[Page excerpt — start]

Given the inconsistency between Letter #144 that Greenwood referenced and the account of the published Silmarillion, where "some few" fled and hid themselves, it _does_ look like Tolkien's thinking changed with time. Does anybody know the timing of Letter #144 with respect to his writing of that part of the Silmarillion? It would be rather inconvenient if Tolkien wrote the letter _before_ he wrote that account of the War of Wrath.

Still, it's more fun to think there might be one or two snoozing away beneath the earth, waiting to be awakened by some miner's drill...


----------



## Greenwood (Aug 5, 2005)

The letter was written in 1954 to one of his editors who had some questions about the LOTR manuscript. I don't know when The Silmarillion passage was written, but my guess would be earlier.


----------



## Inderjit S (Aug 5, 2005)

The material from which the Silmarillion (or the events after the Noldor reach Beleriand) is in HoME 11. "The Grey Annals" ends with the Narn i Chin Hurin, but a side-note reads (referring to a comment on "a host" of Balrogs in the Nirnaeth) "at which point my father noted a point in the typescript "There should not be supposed more than say 3 or at the most 7 ever existed." The other sources which C.T used, 'The Latter Quenta Silmarillion' and 'The Tale of Years' say nothing of Balrogs-most of the information for the War of Wrath is derived from Tolkien's earlier manuscripts-pre-dating (in some cases) LoTR-the early Silmarillion which Tolkien claims in his foreword had little chance of being Published, in which Balrogs were radically different.


----------



## Wraithguard (Aug 5, 2005)

I cannot even look at the word "Annal" without laughing. There are many inconsistancies that we would like to see answered and this is one of them. I would think that Tolkien called the Balrog of Moria the last in the letter to simplify the story and make it easier to understand _considering_ that he did not think the Sil would be published.


----------



## Arvedui (Aug 8, 2005)

Wraithguard, my guess is that the Balrogs were too powerful weapons to make it plausible that they could have been overcome if there were a lot of them.


----------



## Ingwë (Aug 8, 2005)

I thought that the Balrog of Moria is not the last because it is said that there are a few Balrogs after the War of Wrath but maybe this is the last.

*'The Balrogs were destroyed, save some few that fled & hid themselves in caverns inaccessible at the roots of the earth.' *
Well, that means that there are some hidden creatures in the Middle earth. But Indy and Arvedui make me think that I was wrong...

[Page excerpt — finish]

## Problem 1
In the forum thread about Balrogs, in what year was Letter #144 written?
## Problem 2
Go on with the forum thread about Balrogs from the point where it stops.

[Supplied records — start]

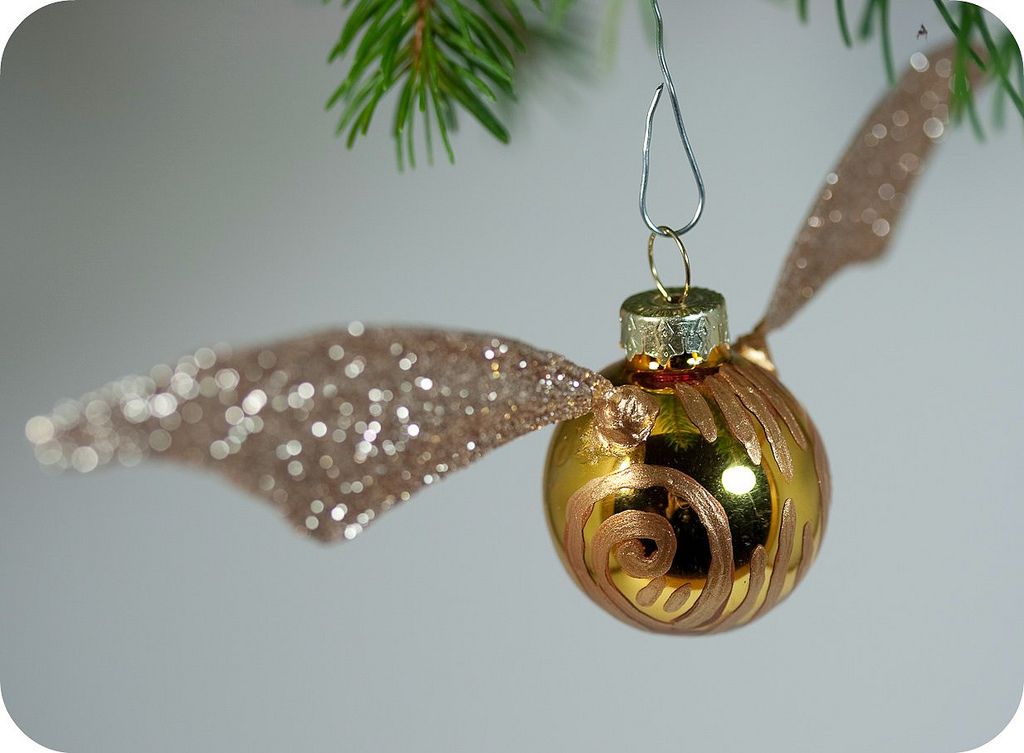 The Golden Snitch! Ornament Tutorial…HAVE TO DO!!!!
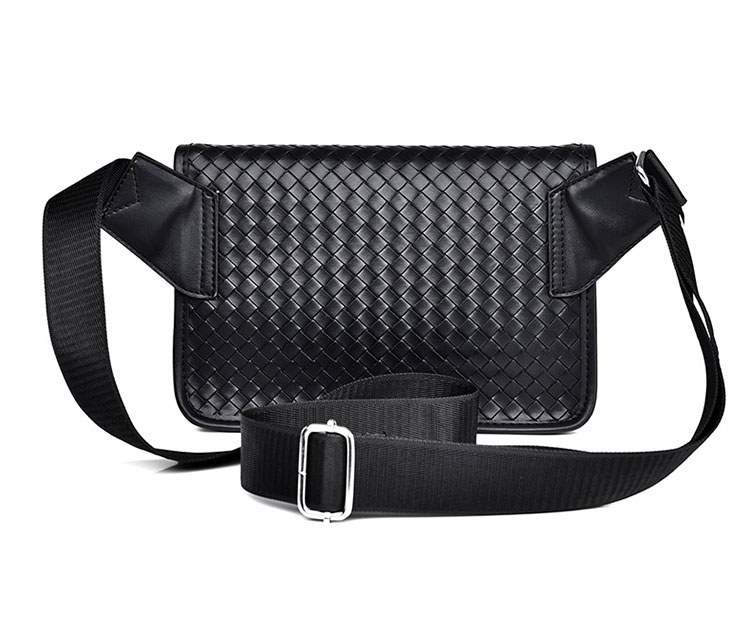 Whatna ワンショルダーバッグ メンズ  ショルダーバッグ ボディー バッグ 斜め掛けバッグ 肩掛け胸バッグ メッセンジャーバッグ 小さい 革 レザー ショルダー肩掛けバッグ 男女兼用-3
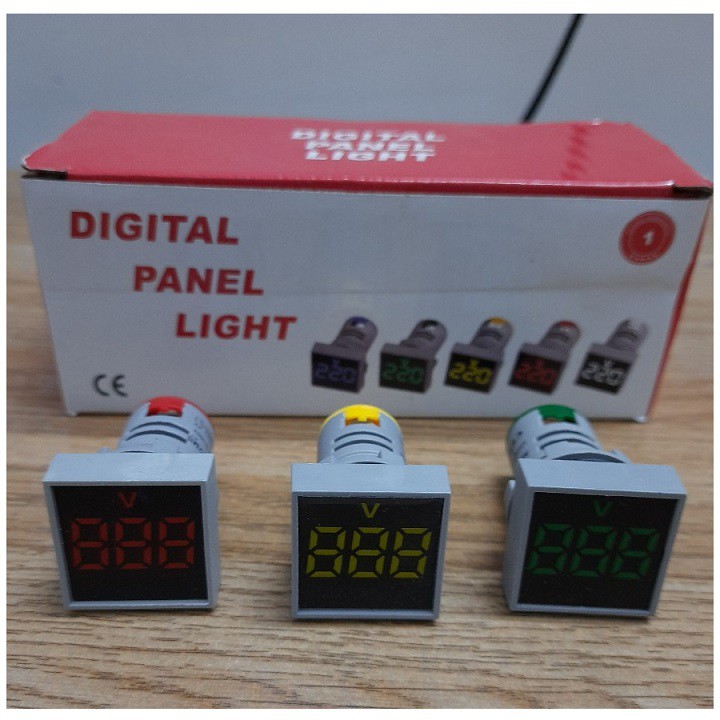 Đèn báo Vôn Phi 22 đèn báo hiển thị điện áp Vôn kế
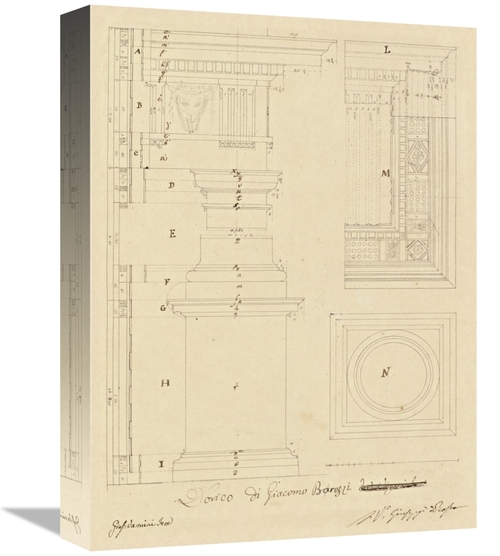 Global Gallery GCS-453969-1216-142 12 x 16 in. Plate 13 for Elements o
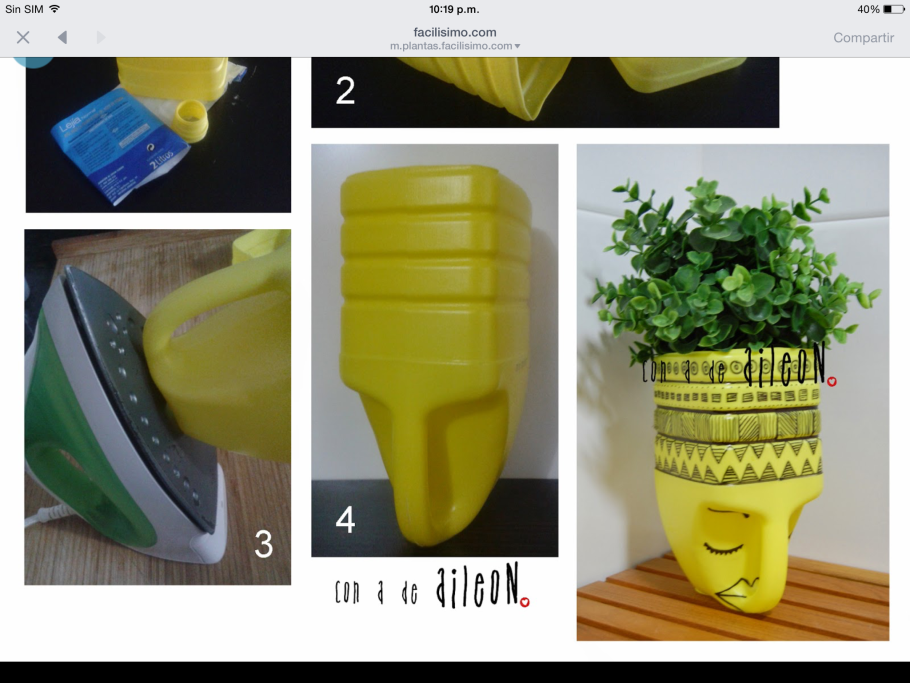 Кашпо из пластиковых емкостей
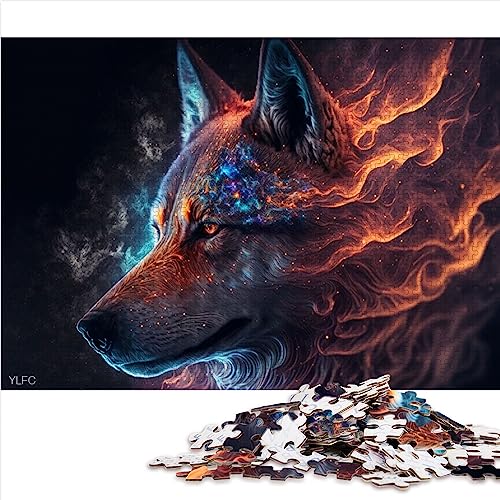 Husky Puzzle Erwachsene und Kinder, Papppuzzle Erwachsene, 1000 Teile, Puzzle Geschenke Erwachsene, Familien und Familienspiele, 10,27 x 20,47 Zoll/26 x 38 cm. von OLIKED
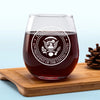 Cheering With All My Heart - US Election Wine Glass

[Supplied records — finish]

## Task result 1
1954

## Task result 2
----------



## baragund (Aug 8, 2005)

Ingwe, the earlier posts in this thread will show you that Tolkien's thinking about this seemed to evolved over the years. Early writings indicated there were many Balrogs during the Elder Days, even "hosts" of them. But Arvedui is right. Think of how powerful the Moria Balrog was, and now imagine a "host" of them. Hundreds or thousands even. With forces like that, Morgoth and/or Sauron could have just kicked the snot out anything the West could muster without breaking a sweat.

Curious... With a small number of Balrogs in the 3-7 range, that could draw a parallel with the 5 Istari. Just as Morgoth had his Balrogs, Manwe and company had their wizards...


----------



## Ingwë (Aug 8, 2005)

Baragund said:


> Tolkien's thinking about this seemed to evolved over the years


And not only about the Balrogs...  



Baragund said:


> *Curious...* With a small number of Balrogs in the 3-7 range, that could draw a parallel with the 5 Istari. Just as Morgoth had his Balrogs, Manwe and company had their wizards...


That make me think that Manwë and Varda sent 5 Istari to fight 3-7 Balrogs but we know that the Wizards were sent with other errand.


----------



## Inderjit S (Aug 8, 2005)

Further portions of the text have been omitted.